# Working in shale



## DavidC (Feb 16, 2008)

I'm going to look at an addition job tomorrow. It will be an addition on a mobile home, most likely built on piers. The HO has told me that the problem I'll run into is shale. I've never dealt with any excavation in shale and am asking what to expect.

My gut tells me that shale isn't solid enough to build on but solid enough to be a PITA.

I'll be contacting the code enforcement office today to see which way they lean before making a site visit tomorrow.

Thanks in advance.

Good Luck
Dave


----------



## murdock (May 3, 2009)

Davec ive done some digging in shale for a septic. I peeled it up with my 5ton mini excavator. It came up alot easier than i though it would. how far north are you anyhow? im 60 miles north or watertown.


----------



## piercekiltoff (May 28, 2009)

*Shale*

From a drillers perspective - shale is generally defined as deposited layers of clay that has been compressed & solidified clay formed in layers. It's generally a soft & easily drilled rock that has a tendency to blow out under high air/water pressure.

So...it shouldn't be a problem with a decent machine on site.


----------



## DavidC (Feb 16, 2008)

murdock said:


> Davec ive done some digging in shale for a septic. I peeled it up with my 5ton mini excavator. It came up alot easier than i though it would. how far north are you anyhow? im 60 miles north or watertown.


I am in Watertown, the jobsite would be Sackets Harbor area. 

Called code enforcement yesterday and was told that most of the time you just dig until it's solid, then you pin to it. We would be alright to build on piers so now I need to know the best way to sink a sono tube into it.

This will be job will be a tight budget, the family is quite poor, the mobile home is very old and the financing is a gift to them. That's why I'm going piers instead of stem wall. I have an appointment today to have my first look.

Good Luck
Dave


----------



## rino1494 (Jan 31, 2006)

Dig until you can't dig anymore. If you don't get below the frost line, then don't worry about it, it won't be going anywhere. Shale is funny, the way the seams run, you man have to dig it at a diiferent angle to peel it up.


----------

- Problem set
1 > Reproduce the passage in the shale thread that starts with "## piercekiltoff (May" and goes on through "machine on site.".
2 > In the shale thread, what did code enforcement say is usually done when building on shale?

- Given material
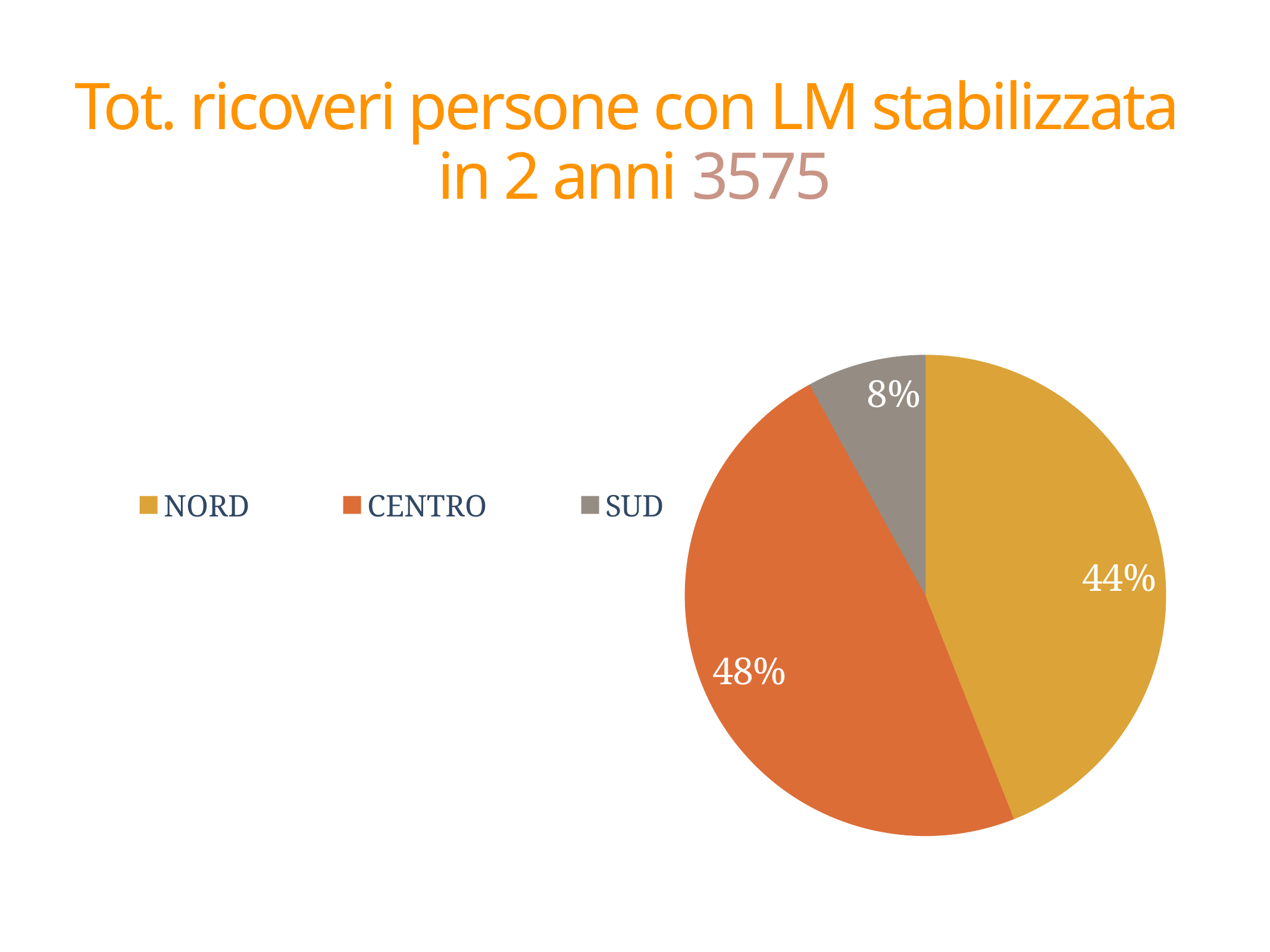
What share of the pie does SUD represent? 8% Which is larger, the share for NORD or the share for SUD? NORD What kind of chart is shown on the slide? pie chart What share of the pie does CENTRO represent? 48% Which category has the largest slice of the pie? CENTRO How many categories does the pie chart show? 3 What is the difference in percentage points between NORD and SUD? 36 What share of the pie does NORD represent? 44% Which category has the smallest slice of the pie? SUD What is the difference in percentage points between CENTRO and NORD? 4 What colour is the slice for SUD? grey What total number of hospitalisations is stated in the slide title? 3575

- Per-task outputs
1 >
## piercekiltoff (May 28, 2009)

*Shale*

From a drillers perspective - shale is generally defined as deposited layers of clay that has been compressed & solidified clay formed in layers. It's generally a soft & easily drilled rock that has a tendency to blow out under high air/water pressure.

So...it shouldn't be a problem with a decent machine on site.

2 > You dig until it's solid, then pin to it.